Job A: Extract the records verbatim, starting at the line that contains "Ranked from closest to furthest, how should" and continuing through the final line of the records, including both ends.

Extract:
■ ■ ■ ■

The construction we just used above is called a for loop.

A for loop is generally used when we know there are a certain number of executions of a piece of code we would like to repeat.

Rather than rewrite the same piece of code $n$ times with slight variations each time, we can write a single for loop that encodes all the same instructions!

The above for loop will assign the variable element to take every possible value contained in the data structure x, one after the other.

The code inside the for loop (clearly "inside" because it's indented) will be repeated for each of those assignments of element.

Therefore, the loop prints the value of each item in our set x, one after the other.

Dictionaries

A dictionary (dict) is kind of a set and kind of a list.

A dictionary can be thought of as a set of keys (no duplicate keys allowed, and unoredered).

Every key in our dictionary can be associated with some piece of data, called a value. Keys are generally integers, strings, or some other very simple data type. Values can be anything you want.

We can index/iterate over a dictionary using the keys. A for loop iterating over a dictionary will assign the loop variable (in the example below, the loop variable is called key) with the value of each key from the dictionary's keys.

x = {
    'a': [1, 2, 3],
    'b': (4, 5, 6),
    'c': {7, 8, 9}
}

print("         x['a'] contains:   ", x['a']) # Indexing with the string 'a' gives the list  [1, 2, 3].

■ ■ ■ ■

Data supplied:

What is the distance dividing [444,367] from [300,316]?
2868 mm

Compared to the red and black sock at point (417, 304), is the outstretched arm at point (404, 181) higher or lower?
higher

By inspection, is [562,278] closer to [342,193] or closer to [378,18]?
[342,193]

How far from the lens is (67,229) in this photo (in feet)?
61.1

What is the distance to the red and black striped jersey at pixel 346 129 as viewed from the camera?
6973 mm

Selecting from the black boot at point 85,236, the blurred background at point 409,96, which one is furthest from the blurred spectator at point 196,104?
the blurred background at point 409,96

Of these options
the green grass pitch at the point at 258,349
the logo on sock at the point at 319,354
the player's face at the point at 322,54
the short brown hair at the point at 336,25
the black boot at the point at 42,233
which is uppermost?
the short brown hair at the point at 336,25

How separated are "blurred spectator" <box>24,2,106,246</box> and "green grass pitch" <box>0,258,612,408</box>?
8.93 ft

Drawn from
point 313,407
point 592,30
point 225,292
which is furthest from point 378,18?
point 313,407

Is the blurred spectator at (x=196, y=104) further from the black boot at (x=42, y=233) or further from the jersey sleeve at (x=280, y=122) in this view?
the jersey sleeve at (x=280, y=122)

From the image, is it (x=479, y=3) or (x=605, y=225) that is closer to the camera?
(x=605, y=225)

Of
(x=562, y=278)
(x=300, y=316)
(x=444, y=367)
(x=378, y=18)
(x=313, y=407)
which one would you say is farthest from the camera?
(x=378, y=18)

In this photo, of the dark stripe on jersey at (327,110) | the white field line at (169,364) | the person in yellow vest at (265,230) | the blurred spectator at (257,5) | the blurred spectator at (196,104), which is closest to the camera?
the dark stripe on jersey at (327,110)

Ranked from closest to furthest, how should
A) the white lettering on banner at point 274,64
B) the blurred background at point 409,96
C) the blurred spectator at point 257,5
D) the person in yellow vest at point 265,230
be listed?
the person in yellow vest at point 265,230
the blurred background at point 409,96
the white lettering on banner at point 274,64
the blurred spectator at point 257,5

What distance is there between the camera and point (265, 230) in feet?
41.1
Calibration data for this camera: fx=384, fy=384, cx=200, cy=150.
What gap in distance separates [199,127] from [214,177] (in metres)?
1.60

■ ■ ■ ■

Job B: List every key defined in the dictionary x in the code within the passage on loops and dictionaries.

Task output A:
Ranked from closest to furthest, how should
A) the white lettering on banner at point 274,64
B) the blurred background at point 409,96
C) the blurred spectator at point 257,5
D) the person in yellow vest at point 265,230
be listed?
the person in yellow vest at point 265,230
the blurred background at point 409,96
the white lettering on banner at point 274,64
the blurred spectator at point 257,5

What distance is there between the camera and point (265, 230) in feet?
41.1
Calibration data for this camera: fx=384, fy=384, cx=200, cy=150.
What gap in distance separates [199,127] from [214,177] (in metres)?
1.60

Task output B: 'a', 'b', 'c'